Maybe after a quick nap. It’d been a long day. A prosperous day. She deserved a break. It was warm inside the tent. She could curl up next to John and pretend he was Aether.
She shook out her head, her cheeks flapping like a hound’s. Pretend he was Aether? Cave fatigue was setting in again.
No… you can sleep any time! You have comms gear outside! There could be messages waiting! This could be last chance to say goodb—
No need to go there either.

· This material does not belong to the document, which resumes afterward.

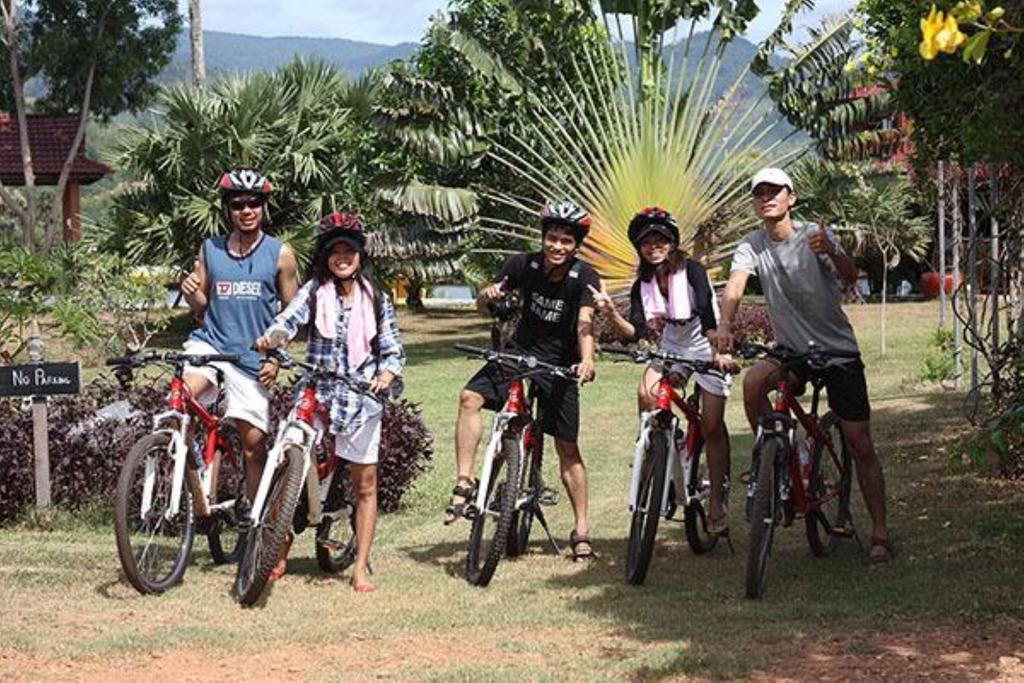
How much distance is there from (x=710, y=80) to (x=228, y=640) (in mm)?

She just needed to set the damned things up. One thing at a time. More fresh air would be nice, anyway.
She stepped out, zipped the tent shut, and decided to rouse him tomorrow morning.
Back outside, Minnie pulled the Primary Comms Unit out of the skimmer and rigged a probably-unsafe hookup to the heater for power. Separating the laser emitter from its unit proved incredibly easy, and she plugged it into a universal port on the PCU. With the emitter propped up on the flattest section of rock, she enabled autotracking, and let the PCU run through signal establishment protocols.
The little screen scrolled through a series of targets, even listing Earth as an option.
That’s interesting.
Could she send a message to Earth from the surface? Even if aimed absolutely precisely, would the beam maintain cohesion on the way out of the atmosphere? Its intensity couldn’t possibly be strong enough. The comms tower on the station, the one used to exchange data with Earth, was 50 times more powerful than this little laser.
The lime-green beam turned on, streaking past her and into the sky. Start-up GPS instantly failed, so it proceeded on to constellation ID for its current position, then began searching for orbiting supply pods. The beam ticked side to side like a high-speed metronome, rapidly scanning 10 million cubic kilometers of the planet’s exosphere over the course of a few minutes.